Another modification concerned the Alarm’s appearance—the group abandoned the oversized hairdos and Peters’ shock of long blond hair that had become trademarks. “Looking the way the band did established our identity when we started,” Peters insisted. “But I had to cut it in Detroit—it was just getting so long, I couldn’t handle it. It was time, though. Now I think we’re known for the content of our music, not the style of our hair or the shape of our guitars.”
Developing an exuberant, stirring approach to live performances, the Alarm nurtured an impressive communion with fans.
“That community atmosphere in the concerts doesn’t come easy to a lot of bands,” Peters mused prior to another Rainbow gig. “It’s not something that you get overnight—we’ve always made the effort to communicate with our audience verbally as well as lyrically, by meeting them after the shows. And one thing the audience knows about the Alarm, we do personalize the show wherever we are—our set is different every night. A lot of people don’t realize that the Alarm has been playing live for a decade now. It’s only been in the last four years that we’ve made records.

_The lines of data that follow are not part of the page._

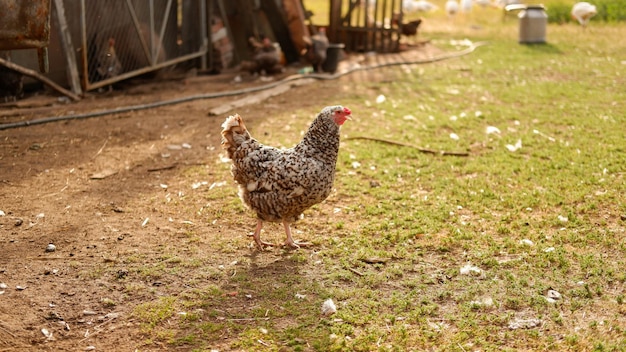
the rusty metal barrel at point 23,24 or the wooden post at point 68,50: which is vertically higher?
the rusty metal barrel at point 23,24

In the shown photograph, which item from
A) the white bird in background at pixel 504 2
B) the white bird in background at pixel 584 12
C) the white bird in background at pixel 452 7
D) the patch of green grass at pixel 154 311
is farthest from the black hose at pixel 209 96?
the white bird in background at pixel 504 2

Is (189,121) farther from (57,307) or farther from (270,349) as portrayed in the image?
(270,349)

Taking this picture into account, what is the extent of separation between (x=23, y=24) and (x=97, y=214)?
2073mm

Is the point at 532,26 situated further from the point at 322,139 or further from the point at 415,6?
the point at 322,139

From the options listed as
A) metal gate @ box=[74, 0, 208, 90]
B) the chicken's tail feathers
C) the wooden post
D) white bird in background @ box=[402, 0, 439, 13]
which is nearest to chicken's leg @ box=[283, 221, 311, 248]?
the chicken's tail feathers

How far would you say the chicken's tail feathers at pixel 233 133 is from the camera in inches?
218

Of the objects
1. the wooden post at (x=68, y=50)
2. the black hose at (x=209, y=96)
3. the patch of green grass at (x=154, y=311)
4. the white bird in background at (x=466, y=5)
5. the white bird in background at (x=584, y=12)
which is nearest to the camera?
the patch of green grass at (x=154, y=311)

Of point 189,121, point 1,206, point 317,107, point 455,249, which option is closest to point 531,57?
point 317,107

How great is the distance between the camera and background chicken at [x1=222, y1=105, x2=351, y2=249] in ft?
17.5

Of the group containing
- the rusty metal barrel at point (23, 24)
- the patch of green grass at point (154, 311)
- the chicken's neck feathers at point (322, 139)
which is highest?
the rusty metal barrel at point (23, 24)

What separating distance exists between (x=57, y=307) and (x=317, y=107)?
6.22 metres

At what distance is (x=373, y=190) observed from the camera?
271 inches

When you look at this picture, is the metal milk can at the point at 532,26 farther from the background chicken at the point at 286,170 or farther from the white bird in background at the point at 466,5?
the background chicken at the point at 286,170

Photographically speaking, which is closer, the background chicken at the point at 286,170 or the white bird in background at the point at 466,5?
the background chicken at the point at 286,170
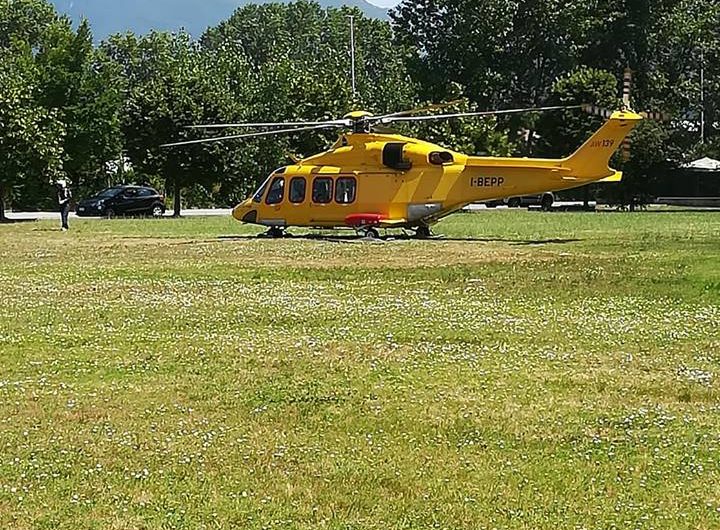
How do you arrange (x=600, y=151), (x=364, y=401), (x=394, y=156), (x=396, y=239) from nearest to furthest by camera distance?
(x=364, y=401)
(x=600, y=151)
(x=394, y=156)
(x=396, y=239)

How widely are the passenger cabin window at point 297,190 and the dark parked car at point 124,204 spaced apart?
2196cm

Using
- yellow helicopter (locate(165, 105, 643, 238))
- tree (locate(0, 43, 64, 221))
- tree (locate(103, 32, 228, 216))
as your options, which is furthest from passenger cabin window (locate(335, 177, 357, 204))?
tree (locate(103, 32, 228, 216))

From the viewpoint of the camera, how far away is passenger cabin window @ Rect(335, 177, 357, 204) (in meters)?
28.0

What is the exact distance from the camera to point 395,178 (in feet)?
90.5

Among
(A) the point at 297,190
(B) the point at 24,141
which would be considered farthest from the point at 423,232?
(B) the point at 24,141

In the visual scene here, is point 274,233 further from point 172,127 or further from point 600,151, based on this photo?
point 172,127

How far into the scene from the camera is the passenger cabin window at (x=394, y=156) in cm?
2734

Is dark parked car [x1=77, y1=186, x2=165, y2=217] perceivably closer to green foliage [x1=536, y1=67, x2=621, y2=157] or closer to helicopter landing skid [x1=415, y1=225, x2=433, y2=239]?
green foliage [x1=536, y1=67, x2=621, y2=157]

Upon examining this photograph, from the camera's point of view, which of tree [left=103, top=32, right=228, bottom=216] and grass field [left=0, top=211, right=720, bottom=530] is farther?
tree [left=103, top=32, right=228, bottom=216]

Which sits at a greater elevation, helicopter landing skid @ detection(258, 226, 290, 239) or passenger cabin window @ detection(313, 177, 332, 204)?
passenger cabin window @ detection(313, 177, 332, 204)

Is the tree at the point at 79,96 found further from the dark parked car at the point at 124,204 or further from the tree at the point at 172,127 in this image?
the dark parked car at the point at 124,204

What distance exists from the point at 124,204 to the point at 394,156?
24356mm

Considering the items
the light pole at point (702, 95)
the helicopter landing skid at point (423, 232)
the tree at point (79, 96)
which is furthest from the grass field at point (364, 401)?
the light pole at point (702, 95)

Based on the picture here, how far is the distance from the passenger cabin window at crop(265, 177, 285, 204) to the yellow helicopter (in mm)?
27
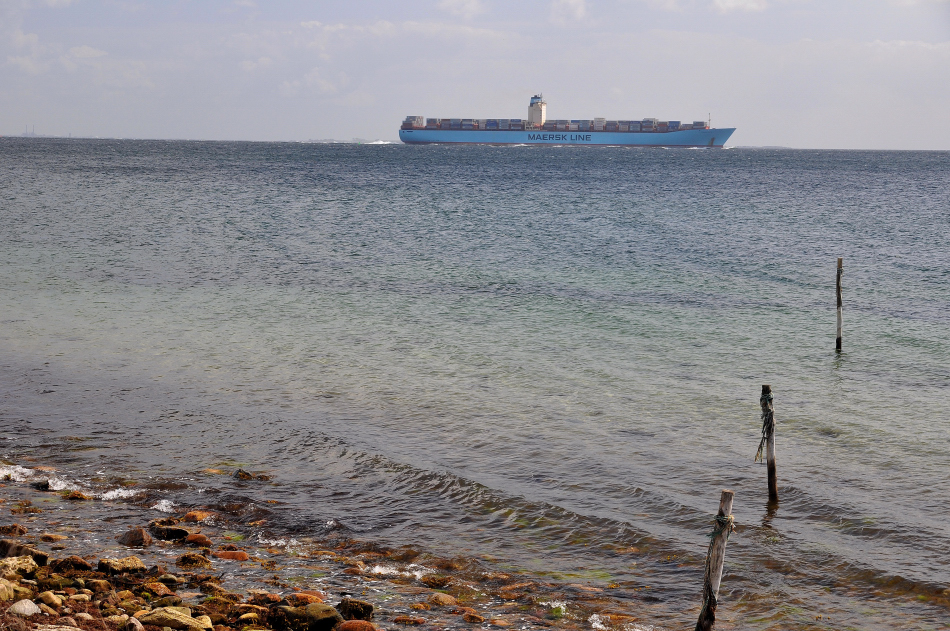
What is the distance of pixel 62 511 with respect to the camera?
8.70 m

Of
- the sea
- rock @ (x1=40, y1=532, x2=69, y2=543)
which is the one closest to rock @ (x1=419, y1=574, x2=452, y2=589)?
the sea

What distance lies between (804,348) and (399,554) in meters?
12.4

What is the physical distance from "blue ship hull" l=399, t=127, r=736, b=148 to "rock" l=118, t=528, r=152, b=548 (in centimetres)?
18148

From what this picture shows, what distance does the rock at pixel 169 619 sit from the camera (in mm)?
5891

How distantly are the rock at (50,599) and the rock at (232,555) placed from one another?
180 cm

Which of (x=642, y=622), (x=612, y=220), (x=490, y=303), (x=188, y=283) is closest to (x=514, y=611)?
(x=642, y=622)

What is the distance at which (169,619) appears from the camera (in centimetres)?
591

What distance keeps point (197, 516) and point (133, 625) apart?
3077mm

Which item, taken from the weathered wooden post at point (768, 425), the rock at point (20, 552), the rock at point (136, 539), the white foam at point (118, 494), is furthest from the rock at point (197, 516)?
the weathered wooden post at point (768, 425)

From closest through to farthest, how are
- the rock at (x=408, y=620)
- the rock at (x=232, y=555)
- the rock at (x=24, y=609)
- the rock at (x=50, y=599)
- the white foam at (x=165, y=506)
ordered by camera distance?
the rock at (x=24, y=609), the rock at (x=50, y=599), the rock at (x=408, y=620), the rock at (x=232, y=555), the white foam at (x=165, y=506)

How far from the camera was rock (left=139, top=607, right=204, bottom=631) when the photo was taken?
5.89 metres

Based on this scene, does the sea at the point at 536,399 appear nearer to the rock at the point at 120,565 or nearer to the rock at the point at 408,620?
the rock at the point at 408,620

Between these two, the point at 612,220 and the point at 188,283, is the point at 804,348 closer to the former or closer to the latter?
the point at 188,283

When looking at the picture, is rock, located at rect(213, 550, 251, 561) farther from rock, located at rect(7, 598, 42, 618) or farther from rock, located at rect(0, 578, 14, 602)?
rock, located at rect(7, 598, 42, 618)
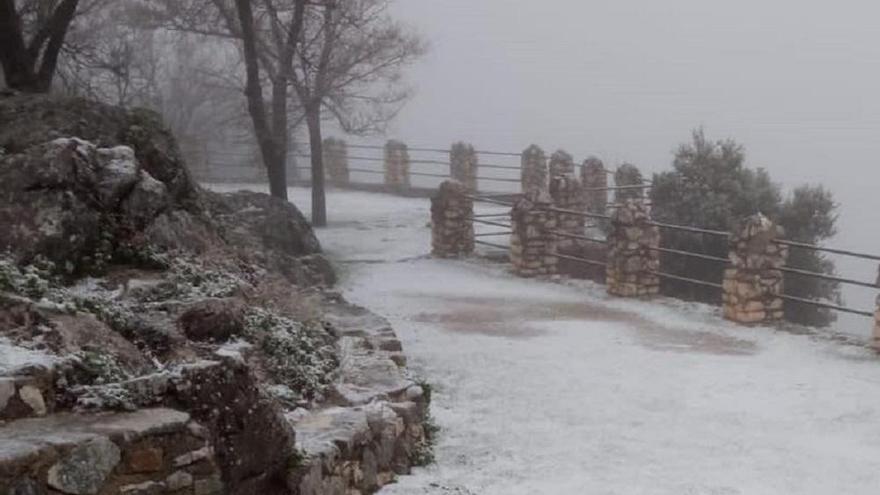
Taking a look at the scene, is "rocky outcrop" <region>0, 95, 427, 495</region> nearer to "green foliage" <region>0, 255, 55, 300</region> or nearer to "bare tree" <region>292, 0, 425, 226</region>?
"green foliage" <region>0, 255, 55, 300</region>

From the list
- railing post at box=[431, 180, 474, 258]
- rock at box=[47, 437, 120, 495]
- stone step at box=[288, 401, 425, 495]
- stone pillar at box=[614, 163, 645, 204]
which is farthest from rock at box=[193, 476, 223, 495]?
stone pillar at box=[614, 163, 645, 204]

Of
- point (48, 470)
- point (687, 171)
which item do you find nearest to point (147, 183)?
point (48, 470)

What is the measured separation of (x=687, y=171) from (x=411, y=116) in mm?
51299

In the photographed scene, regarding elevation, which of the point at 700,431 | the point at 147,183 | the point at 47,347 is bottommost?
the point at 700,431

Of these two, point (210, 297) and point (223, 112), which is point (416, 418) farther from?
point (223, 112)

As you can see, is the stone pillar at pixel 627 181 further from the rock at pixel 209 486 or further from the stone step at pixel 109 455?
the stone step at pixel 109 455

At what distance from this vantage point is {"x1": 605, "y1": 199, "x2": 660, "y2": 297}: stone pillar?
46.9ft

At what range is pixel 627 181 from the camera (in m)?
24.2

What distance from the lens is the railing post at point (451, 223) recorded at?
18.3m

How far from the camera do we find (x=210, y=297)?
669cm

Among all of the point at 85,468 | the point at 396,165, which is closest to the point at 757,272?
the point at 85,468

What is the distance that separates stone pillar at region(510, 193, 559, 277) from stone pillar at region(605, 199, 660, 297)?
2165 mm

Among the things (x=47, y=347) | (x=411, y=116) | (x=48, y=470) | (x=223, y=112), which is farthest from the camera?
(x=411, y=116)

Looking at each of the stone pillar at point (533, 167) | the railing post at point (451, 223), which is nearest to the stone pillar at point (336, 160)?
the stone pillar at point (533, 167)
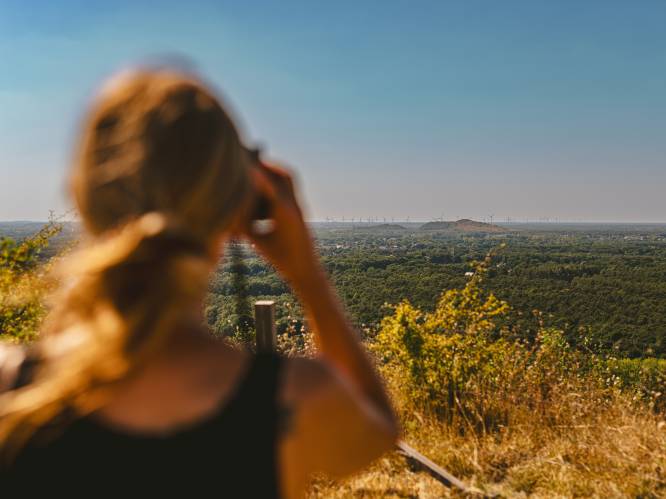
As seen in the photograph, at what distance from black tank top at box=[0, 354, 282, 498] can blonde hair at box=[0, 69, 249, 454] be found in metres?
0.05

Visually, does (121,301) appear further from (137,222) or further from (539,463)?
(539,463)

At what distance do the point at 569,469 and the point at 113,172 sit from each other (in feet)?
11.8

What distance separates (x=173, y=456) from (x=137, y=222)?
33 cm

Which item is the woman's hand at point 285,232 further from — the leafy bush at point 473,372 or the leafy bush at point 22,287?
the leafy bush at point 473,372

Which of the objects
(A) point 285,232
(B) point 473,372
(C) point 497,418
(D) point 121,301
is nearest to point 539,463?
(C) point 497,418

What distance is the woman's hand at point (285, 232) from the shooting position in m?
0.83

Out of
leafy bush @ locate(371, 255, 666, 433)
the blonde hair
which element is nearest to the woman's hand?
the blonde hair

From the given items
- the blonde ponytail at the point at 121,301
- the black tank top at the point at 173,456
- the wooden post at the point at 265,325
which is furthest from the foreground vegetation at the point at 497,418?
the blonde ponytail at the point at 121,301

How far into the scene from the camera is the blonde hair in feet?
2.05

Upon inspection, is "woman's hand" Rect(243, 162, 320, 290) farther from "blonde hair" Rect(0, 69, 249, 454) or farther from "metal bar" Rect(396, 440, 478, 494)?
"metal bar" Rect(396, 440, 478, 494)

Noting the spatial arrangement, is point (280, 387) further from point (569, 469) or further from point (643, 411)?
point (643, 411)

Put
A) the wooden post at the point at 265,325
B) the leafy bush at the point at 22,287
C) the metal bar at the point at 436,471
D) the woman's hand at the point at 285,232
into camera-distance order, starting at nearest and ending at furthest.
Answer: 1. the woman's hand at the point at 285,232
2. the leafy bush at the point at 22,287
3. the metal bar at the point at 436,471
4. the wooden post at the point at 265,325

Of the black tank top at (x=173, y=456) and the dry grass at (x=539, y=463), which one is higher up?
the black tank top at (x=173, y=456)

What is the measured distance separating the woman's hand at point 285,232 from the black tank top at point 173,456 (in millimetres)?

Live, we’ve played thousands of gigs whereas we’ve only made three albums. It’s always been our goal as a band to achieve on record what we can do in a live situation.”
Peters cited “Rain in the Summertime,” built on a cascading guitar arrangement, as an allegorical tune symbolizing a “dry stage” the group went through. “We had been uprooted with our last album, thrown around the world for the first time,” he noted. “When we got back, we realized we’d all changed quite a lot since we’d known each other, since we were 15. So we grew close again and solidified our relationship, and made a record for ourselves without the constraint of a domineering producer. That song was very free-form, only loose ideas when we went in the studio to put it down. People are actually hearing the moment of creation, which we’ve never had on record before.”